The Vault Dweller I can understand. He left the Vault after pulling the short straw and had to suffer through the various trials and tribulations of the wastes. In the end, he defeats the Master and returns home only to find out he’s exiled. After wandering the wastes for several years, he meets up with other Vault 13 Dwellers and settles down with his wife, Pat, then she dies and he rather sombrely disappears. Possibly killing himself alone in the wastes so his people don’t have to see his body.
The Sole Survivor could also work. I mean, I can’t imagine seeing your spouse murdered, child kidnapped and everyone you’ve ever known die in a nuclear blast. You’re likely to get PTSD at the very least and the Survivor leaving their Vault to find the scorched Earth waiting for them, those few gasps tell us everything we need to know. In the end, the Sole Survivor seems broken in their final speech following the ending.

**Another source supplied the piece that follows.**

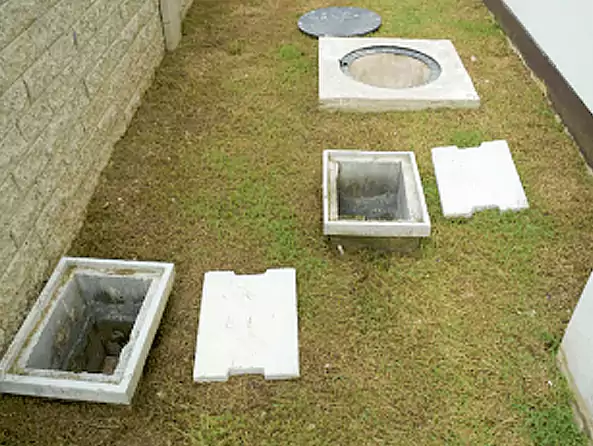 Why Choose Rome Plumbers for Grease Trap Cleaning in Rome, GA?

Randall Dean Clark. This is my final answer. Randall Clark, born in February of 2053, was a veteran of the annexation of Canada and a survivor of the Great War. He survived in Zion, not far from Salt Lake City where he, his wife and his son, Alex, lived. While he would spent most of his time away from his family surviving in the wilderness (something he would come to regret) he returned home shortly after the first of the bombs fell. His truck stopped due to an EMP and he was forced to duck and cover as Salt Lake City was obliterated by warheads. Clark knew his family was gone and left for Zion Canyon. He survived for many years, saw many come and go and even managed to love again when a tribal named Sylvie entered his life. He was ready to be a father again at the age of 47 but when time came to give birth, his son Michael was a breech and Clark was forced to give a c-section to his wife but all was lost as both wife and son died during childbirth. He was alone again. You get the gist but thankfully Randall did find peace again when he became the “father” of a group of tribals who moved into the canyons and watched over them until his death in 2124.
Fallout 1 and 2 had exceptional atmospheres. It felt so hopeless and lonely, it made things like “My Chrysalis Highwayman” feel so much warmer and fun to listen to.